A federal prosecutor said Hells Angels motorcycle gang members plotted a deadly attack on a rival gang, showing jurors a security video of leather-clad bikers wielding guns, knives, hammers and chairs in the bloody brawl at a southern Nevada casino.
Defense lawyers for the 11 Hells Angels have said their client were attacked first in the April 27, 2002, melee that left three people dead and at least a dozen injured. Each has pleaded not guilty to charges stemming from the brawl, which was recorded from at least a half-dozen angles by the Harrah's Laughlin hotel-casino's surveillance cameras.
They are the first of 42 men from California, Washington, Arizona, Alaska and Nevada, and ranging in age from 28 to 63 to stand trial in the brawl. All face the possibility of life in prison if convicted of the most serious charge, racketeering-attempted murder.
"This wasn't self-defense," Assistant U.S. Attorney Eric Johnson told the jury Tuesday, the first day of the trial. "Tensions were high.
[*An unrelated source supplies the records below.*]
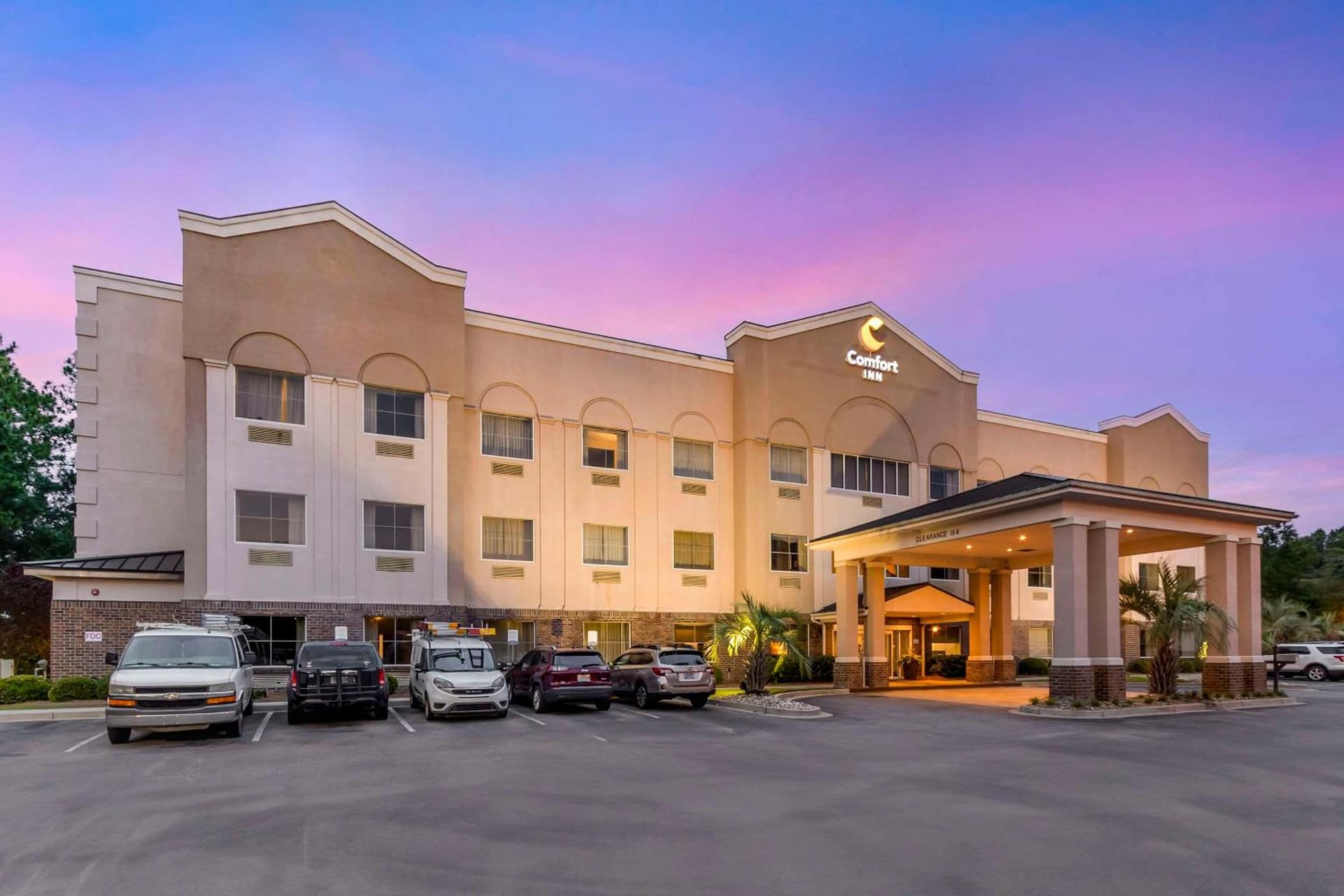 Comfort Inn Summerville - Charleston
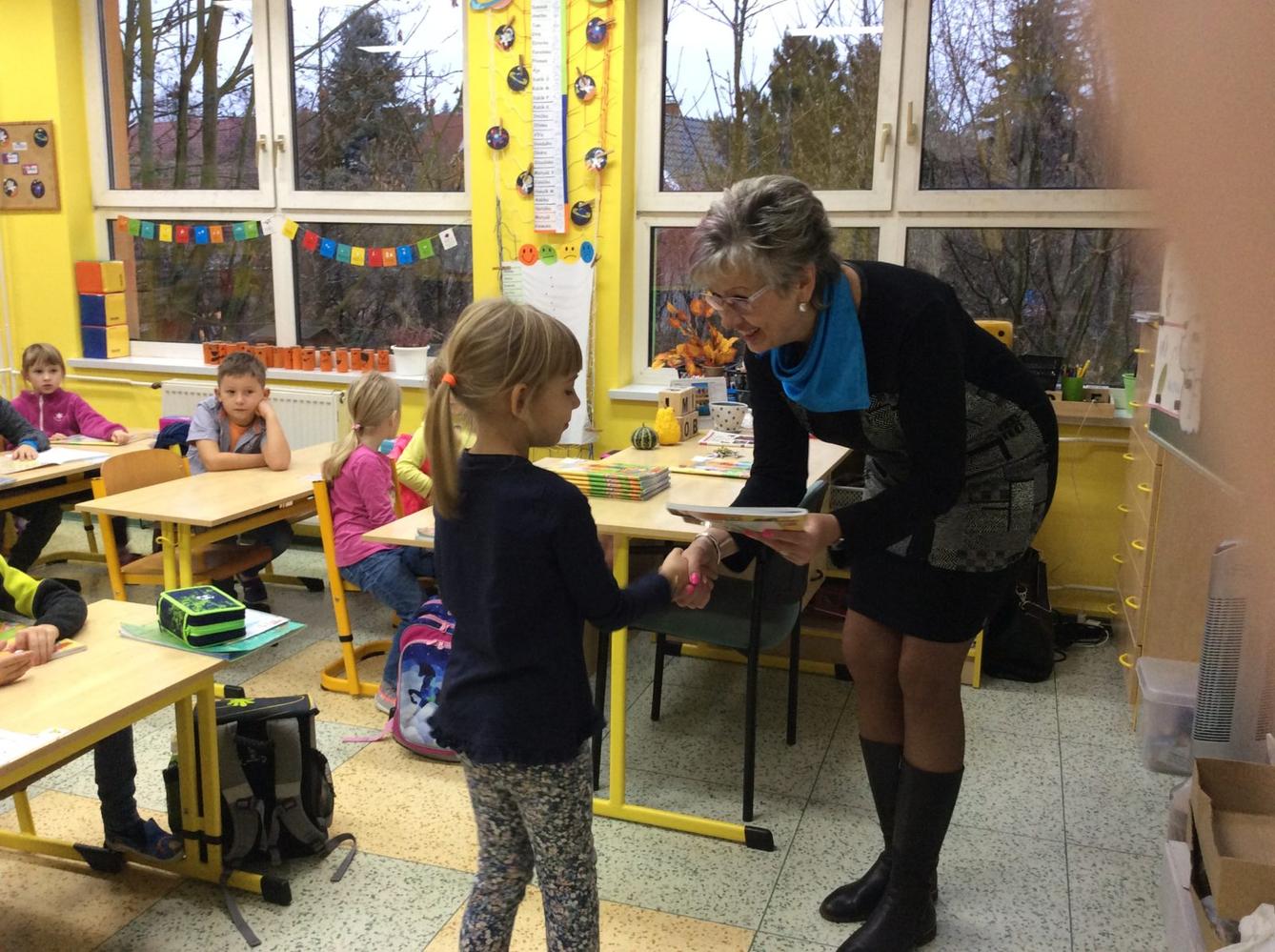 Předávání Slabikářů - 6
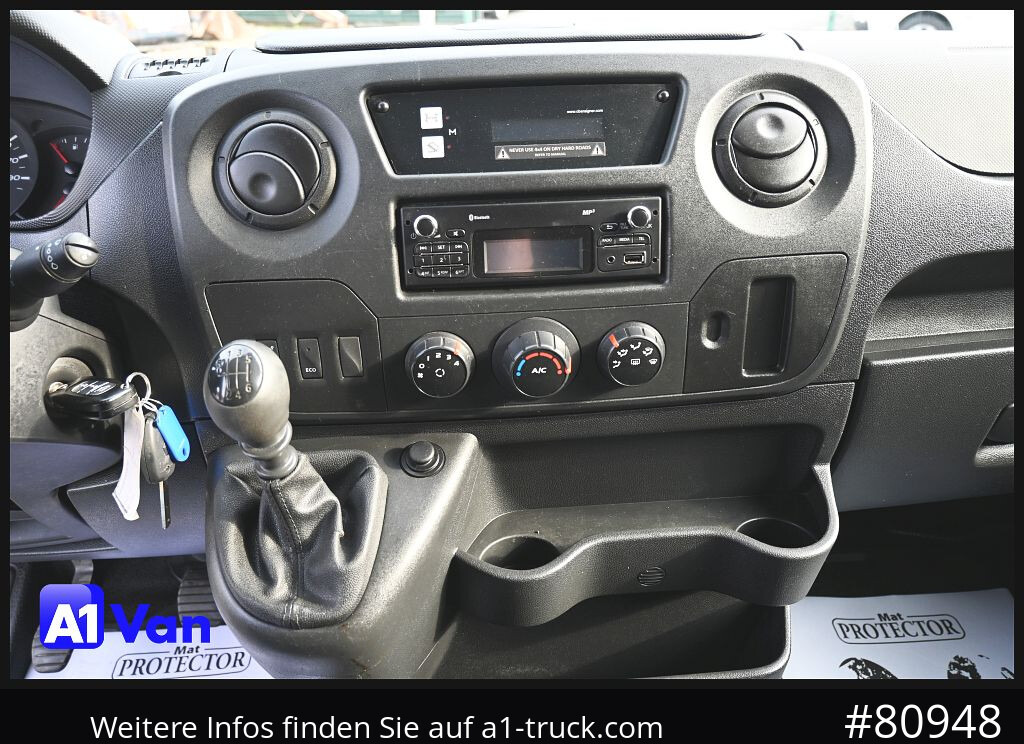 RENAULT Kasten Doka, 4x4, Kasten AHK, Klima, - Fourgon utilitaire: photos 5 RENAULT Kasten Doka, 4x4, Kasten AHK, Klima, - Fourgon utilitaire: photos 5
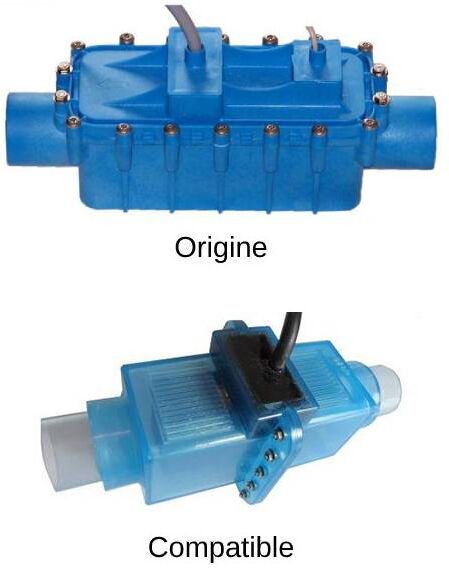 Bio-Pool Cellule compatible Corelec Aqualyse 30 - Cosse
The Hells Angels, as a group, brought the fight to (the Mongols) at the hotel."
Johnson promised a broad prosecution of what he called "essentially a cult," with a disciplined and merciless gang structure based on drug-running, turf warfare and violence.
The prosecutor relied heavily on repeated loops of video enhanced by zooming in and other special effects. Arrows were superimposed to follow individuals through the seething mass of leather vests who battled amid rows of glittering casino slot machines. Technical glitches interrupted him several times.
Gang members on both sides are shown pointing and firing guns. Others punch, stab and kick each other. One Hells Angels member wearing a black helmet and sunglasses clobbers a passing Mongols member in the head with a wrench.
Each of the 11 Hells Angels sat quietly in court, most wearing shirts and ties and subtle gang markers. Some wore long hair in ponytails. One wore a belt bearing the words "Hells Angels." Another wore an earring with the club's trademark death's head wing, reports AP.
"Openings are one-sided," said defense lawyer, Tom Pitaro, who showed colleagues outside court a poster-sized photo of a Hells Angel from Stockton, Calif., who was shot and killed in the casino brawl.
"In the next couple of days, we'll answer," Pitaro said. "We'll explain everything."